* **Exercise requirements**:
Extract each of the lines below word for word, omitting the pictures from your answer.

Records of spatial reasoning questions

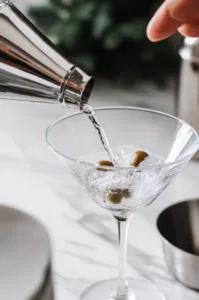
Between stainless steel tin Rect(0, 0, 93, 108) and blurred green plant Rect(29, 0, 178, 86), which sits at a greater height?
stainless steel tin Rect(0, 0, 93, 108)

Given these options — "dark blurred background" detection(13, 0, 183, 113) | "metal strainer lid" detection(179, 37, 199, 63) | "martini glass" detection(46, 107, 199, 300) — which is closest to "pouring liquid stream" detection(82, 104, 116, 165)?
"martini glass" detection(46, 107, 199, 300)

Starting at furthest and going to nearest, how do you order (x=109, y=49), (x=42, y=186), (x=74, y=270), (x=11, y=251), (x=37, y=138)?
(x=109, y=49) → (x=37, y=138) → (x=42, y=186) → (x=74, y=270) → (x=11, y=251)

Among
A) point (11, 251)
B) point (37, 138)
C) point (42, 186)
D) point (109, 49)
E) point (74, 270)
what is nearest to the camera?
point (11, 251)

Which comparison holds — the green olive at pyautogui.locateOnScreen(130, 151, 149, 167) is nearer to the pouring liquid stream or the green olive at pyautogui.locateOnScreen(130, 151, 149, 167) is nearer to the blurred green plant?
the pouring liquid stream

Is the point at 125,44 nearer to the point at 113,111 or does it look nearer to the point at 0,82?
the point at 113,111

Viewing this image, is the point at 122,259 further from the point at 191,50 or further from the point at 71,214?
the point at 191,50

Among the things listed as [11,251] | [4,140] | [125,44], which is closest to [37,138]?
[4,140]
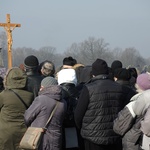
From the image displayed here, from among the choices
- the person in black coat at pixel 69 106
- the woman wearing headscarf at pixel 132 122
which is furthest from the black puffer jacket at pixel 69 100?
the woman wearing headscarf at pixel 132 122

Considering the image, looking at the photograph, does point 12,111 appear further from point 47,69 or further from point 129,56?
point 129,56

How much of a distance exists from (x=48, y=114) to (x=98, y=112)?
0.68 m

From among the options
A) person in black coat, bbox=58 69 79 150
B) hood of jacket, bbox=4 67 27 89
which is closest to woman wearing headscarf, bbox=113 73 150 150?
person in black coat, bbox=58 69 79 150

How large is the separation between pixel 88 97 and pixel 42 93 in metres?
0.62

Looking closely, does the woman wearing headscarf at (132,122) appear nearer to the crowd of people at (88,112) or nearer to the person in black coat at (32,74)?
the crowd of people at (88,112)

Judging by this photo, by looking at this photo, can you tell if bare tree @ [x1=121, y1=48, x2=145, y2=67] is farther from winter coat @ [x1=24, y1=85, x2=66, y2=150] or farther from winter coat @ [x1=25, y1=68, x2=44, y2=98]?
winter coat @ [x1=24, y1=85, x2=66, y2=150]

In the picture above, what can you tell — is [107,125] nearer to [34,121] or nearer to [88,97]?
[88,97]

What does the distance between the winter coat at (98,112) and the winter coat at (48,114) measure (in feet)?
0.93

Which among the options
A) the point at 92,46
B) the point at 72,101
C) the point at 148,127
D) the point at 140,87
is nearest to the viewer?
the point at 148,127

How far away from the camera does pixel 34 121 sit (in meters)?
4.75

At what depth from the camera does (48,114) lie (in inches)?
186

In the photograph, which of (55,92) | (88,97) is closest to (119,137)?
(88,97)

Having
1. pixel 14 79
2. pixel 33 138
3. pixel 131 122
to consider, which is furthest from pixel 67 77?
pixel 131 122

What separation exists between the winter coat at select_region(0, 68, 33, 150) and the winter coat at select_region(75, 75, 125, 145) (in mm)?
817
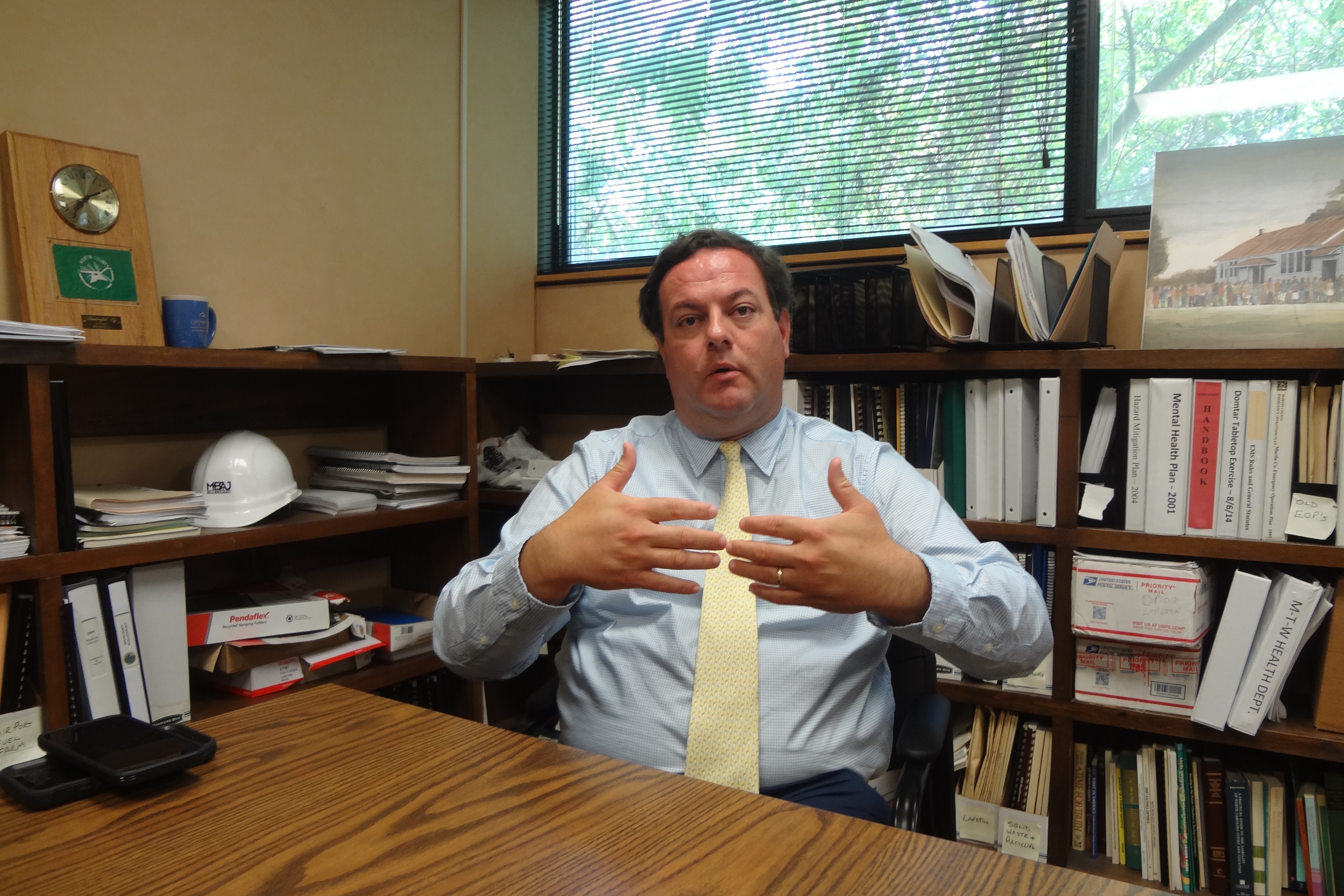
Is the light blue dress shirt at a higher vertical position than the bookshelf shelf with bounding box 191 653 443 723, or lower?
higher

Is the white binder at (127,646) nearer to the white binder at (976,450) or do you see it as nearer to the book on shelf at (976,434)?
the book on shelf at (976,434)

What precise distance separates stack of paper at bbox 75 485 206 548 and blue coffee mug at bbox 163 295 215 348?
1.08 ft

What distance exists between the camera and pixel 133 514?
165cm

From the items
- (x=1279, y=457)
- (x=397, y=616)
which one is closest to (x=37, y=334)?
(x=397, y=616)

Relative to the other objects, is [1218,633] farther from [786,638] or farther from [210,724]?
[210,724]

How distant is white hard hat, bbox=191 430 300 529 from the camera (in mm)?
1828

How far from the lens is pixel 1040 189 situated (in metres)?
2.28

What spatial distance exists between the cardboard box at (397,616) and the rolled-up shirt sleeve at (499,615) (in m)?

* **Solution to the problem**:
Between stainless steel tin Rect(0, 0, 93, 108) and blurred green plant Rect(29, 0, 178, 86), which sits at a greater height?
stainless steel tin Rect(0, 0, 93, 108)

Given these options — "dark blurred background" detection(13, 0, 183, 113) | "metal strainer lid" detection(179, 37, 199, 63) | "martini glass" detection(46, 107, 199, 300) — which is closest to "pouring liquid stream" detection(82, 104, 116, 165)?
"martini glass" detection(46, 107, 199, 300)

Starting at furthest and going to nearest, how do you order (x=109, y=49), (x=42, y=186), (x=74, y=270), (x=11, y=251), (x=37, y=138)?
(x=109, y=49) → (x=37, y=138) → (x=42, y=186) → (x=74, y=270) → (x=11, y=251)

Among
A) point (11, 251)
B) point (37, 138)
C) point (42, 186)
D) point (109, 49)
E) point (74, 270)
what is nearest to the camera?
point (11, 251)

Which comparison holds — the green olive at pyautogui.locateOnScreen(130, 151, 149, 167) is nearer to the pouring liquid stream or the green olive at pyautogui.locateOnScreen(130, 151, 149, 167) is nearer to the blurred green plant?
the pouring liquid stream

Is the point at 125,44 nearer to the point at 113,111 or does it look nearer to the point at 0,82?
the point at 113,111

Viewing this image, is the point at 122,259 further from the point at 191,50 or further from the point at 71,214?
the point at 191,50

Among the things listed as [11,251] | [4,140] | [125,44], which is closest to [37,138]?
[4,140]
From the image displayed here, from among the choices
- the person in black coat at pixel 69 106
- the woman wearing headscarf at pixel 132 122
which is furthest from the black puffer jacket at pixel 69 100?
the woman wearing headscarf at pixel 132 122

Considering the image, looking at the photograph, does point 12,111 appear further from point 47,69 or further from point 129,56?
point 129,56

How much of a distance exists from (x=48, y=114) to (x=98, y=112)?
0.68 m

From among the options
A) person in black coat, bbox=58 69 79 150
B) hood of jacket, bbox=4 67 27 89
which is closest to woman wearing headscarf, bbox=113 73 150 150?
person in black coat, bbox=58 69 79 150

How large is the separation between pixel 88 97 and pixel 42 93 in metres?
0.62

Looking closely, does the woman wearing headscarf at (132,122) appear nearer to the crowd of people at (88,112) or nearer to the person in black coat at (32,74)?
the crowd of people at (88,112)

Judging by this photo, by looking at this photo, can you tell if bare tree @ [x1=121, y1=48, x2=145, y2=67] is farther from winter coat @ [x1=24, y1=85, x2=66, y2=150] or farther from winter coat @ [x1=25, y1=68, x2=44, y2=98]?
winter coat @ [x1=24, y1=85, x2=66, y2=150]

In the picture above, what can you tell — is [107,125] nearer to [34,121] or nearer to [88,97]?
[88,97]

What does the distance between the winter coat at (98,112) and the winter coat at (48,114) measure (in feet)?
0.93

Which among the options
A) the point at 92,46
B) the point at 72,101
C) the point at 148,127
D) the point at 140,87
is nearest to the viewer?
the point at 148,127

How far away from the camera does pixel 34 121 sit (in meters)?
4.75

At what depth from the camera does (48,114) lie (in inches)?
186

In the photograph, which of (55,92) | (88,97) is closest to (119,137)?
(88,97)

Having
1. pixel 14 79
2. pixel 33 138
3. pixel 131 122
to consider, which is furthest from pixel 67 77?
pixel 131 122

What separation exists between the winter coat at select_region(0, 68, 33, 150) and the winter coat at select_region(75, 75, 125, 145) (in mm)?
817
Is the light blue dress shirt at a higher vertical position than the bookshelf shelf with bounding box 191 653 443 723, or lower?
higher

Is the white binder at (127,646) nearer to the white binder at (976,450) or do you see it as nearer to the book on shelf at (976,434)?
the book on shelf at (976,434)

What precise distance separates stack of paper at bbox 75 485 206 548 and blue coffee mug at bbox 163 295 215 348?
1.08 ft

What distance exists between the camera and pixel 133 514?
165cm

From the items
- (x=1279, y=457)
- (x=397, y=616)
which one is closest to (x=37, y=334)?
(x=397, y=616)

Relative to the other objects, is [1218,633] farther from [786,638] or farther from [210,724]?
[210,724]

How distant is white hard hat, bbox=191 430 300 529 from the camera (in mm)?
1828

How far from the lens is pixel 1040 189 situated (in metres)?
2.28

What spatial distance exists between the cardboard box at (397,616) and the rolled-up shirt sleeve at (499,615) (in m)?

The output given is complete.